I saw him again on the train. The boy with the improbably, oddly, beautiful face. There are many people between us and he is tall, so his face seems to hover over all like an awkward angel.
Again his eyes are closed and I can indulge in looking at him, the impossible lushness of his eyelashes, his eyelids slightly lavendared by the blood beating beneath his thin skin, his wide mouth traveling from one side of his face to the other.
Absorbing his planes and angles I get an enormous rush of desire for possession. I want to keep that face. I wonder if, armed with a real camera, I would ask to shoot him, right there, as he is, eyes closed, sealed tight and so lovely.
4 Comments:
I was thinking about something like this the other day, wanting to see someone asleep, wanting to capture that, wanting it not to be a theft or an overincursion or necessarily even a requested event: just wanting to see, to study, to keep. I wrote it into a poem; these poems have been quite the thing with me lately.
the photograph
it looks startlingly like Coi in an ornamental fish pond, flashing and turning
the words
like your photography you sieze moments in time and breathe tantalizing life into them
thankyouthankyou
Dr S, I have missed you!

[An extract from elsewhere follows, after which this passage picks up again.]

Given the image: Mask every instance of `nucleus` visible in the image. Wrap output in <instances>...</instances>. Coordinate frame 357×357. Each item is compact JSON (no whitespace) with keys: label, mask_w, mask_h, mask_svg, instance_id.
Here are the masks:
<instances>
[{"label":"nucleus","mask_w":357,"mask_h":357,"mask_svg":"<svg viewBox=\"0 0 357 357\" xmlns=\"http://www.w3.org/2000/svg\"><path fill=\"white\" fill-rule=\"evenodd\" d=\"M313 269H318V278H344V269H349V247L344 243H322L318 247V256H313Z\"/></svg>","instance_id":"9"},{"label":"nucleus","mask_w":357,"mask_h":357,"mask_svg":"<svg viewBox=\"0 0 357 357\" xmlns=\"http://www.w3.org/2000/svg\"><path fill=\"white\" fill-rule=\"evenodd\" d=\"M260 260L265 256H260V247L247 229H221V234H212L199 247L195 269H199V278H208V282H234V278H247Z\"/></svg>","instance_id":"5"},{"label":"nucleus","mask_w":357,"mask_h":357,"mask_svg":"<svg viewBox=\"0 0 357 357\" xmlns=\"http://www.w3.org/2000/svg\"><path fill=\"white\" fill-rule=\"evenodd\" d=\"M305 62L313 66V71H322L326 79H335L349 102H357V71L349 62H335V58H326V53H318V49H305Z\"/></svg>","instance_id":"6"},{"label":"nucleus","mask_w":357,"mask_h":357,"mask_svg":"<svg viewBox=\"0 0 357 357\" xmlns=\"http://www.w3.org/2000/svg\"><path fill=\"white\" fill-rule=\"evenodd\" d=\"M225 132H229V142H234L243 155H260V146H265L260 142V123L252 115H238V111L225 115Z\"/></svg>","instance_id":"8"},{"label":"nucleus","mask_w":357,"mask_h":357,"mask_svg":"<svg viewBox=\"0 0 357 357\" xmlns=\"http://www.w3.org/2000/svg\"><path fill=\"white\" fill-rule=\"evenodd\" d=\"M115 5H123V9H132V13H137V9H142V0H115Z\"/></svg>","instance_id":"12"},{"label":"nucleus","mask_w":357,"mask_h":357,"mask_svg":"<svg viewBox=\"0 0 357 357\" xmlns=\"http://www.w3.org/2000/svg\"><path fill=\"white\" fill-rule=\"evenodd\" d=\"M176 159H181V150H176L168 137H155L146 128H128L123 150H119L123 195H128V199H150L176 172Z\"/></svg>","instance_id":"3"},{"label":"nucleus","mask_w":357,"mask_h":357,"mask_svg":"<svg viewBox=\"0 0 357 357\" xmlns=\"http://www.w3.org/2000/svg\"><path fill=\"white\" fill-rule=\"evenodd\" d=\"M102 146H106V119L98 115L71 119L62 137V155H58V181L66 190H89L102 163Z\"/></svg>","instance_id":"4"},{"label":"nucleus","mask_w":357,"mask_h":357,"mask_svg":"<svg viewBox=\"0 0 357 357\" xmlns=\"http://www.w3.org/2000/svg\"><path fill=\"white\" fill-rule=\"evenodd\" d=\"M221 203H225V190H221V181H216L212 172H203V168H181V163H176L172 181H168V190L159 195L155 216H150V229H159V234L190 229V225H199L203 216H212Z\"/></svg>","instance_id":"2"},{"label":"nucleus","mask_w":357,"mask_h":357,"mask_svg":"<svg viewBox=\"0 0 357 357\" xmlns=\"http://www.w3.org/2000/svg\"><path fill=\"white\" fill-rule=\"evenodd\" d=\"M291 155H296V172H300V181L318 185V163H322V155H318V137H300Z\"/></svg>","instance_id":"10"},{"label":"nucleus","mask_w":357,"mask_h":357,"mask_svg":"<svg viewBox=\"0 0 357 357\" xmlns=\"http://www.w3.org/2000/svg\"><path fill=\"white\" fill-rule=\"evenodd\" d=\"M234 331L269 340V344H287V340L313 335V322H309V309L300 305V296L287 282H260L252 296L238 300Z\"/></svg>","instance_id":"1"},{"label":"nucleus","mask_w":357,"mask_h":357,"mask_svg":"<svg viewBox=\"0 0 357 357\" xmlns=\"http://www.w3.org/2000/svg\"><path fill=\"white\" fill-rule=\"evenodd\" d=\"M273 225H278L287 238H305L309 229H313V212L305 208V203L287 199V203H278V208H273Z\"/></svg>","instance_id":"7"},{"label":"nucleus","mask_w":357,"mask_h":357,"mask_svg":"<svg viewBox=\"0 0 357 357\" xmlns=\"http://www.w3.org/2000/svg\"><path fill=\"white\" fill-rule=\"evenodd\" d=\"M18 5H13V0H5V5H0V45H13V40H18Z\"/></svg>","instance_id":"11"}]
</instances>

I am only really understand peotry when I read it out loud. Otherwise I am hopeless with it. I know it is a character flaw and I am helpless to correct it.
I read paragraphs of your prose out loud, in my high-ceilinged room striped with night shadows, and I would do the same if I got a hold of your poems too.
thanks remue! I thought this was surprisingly beautiful too, and particularly with the dead eye in the middle as contrast. Some days I am overjoyed at the things I think are beautiful and how they jump up and demand to be captured. And I am so happy to share.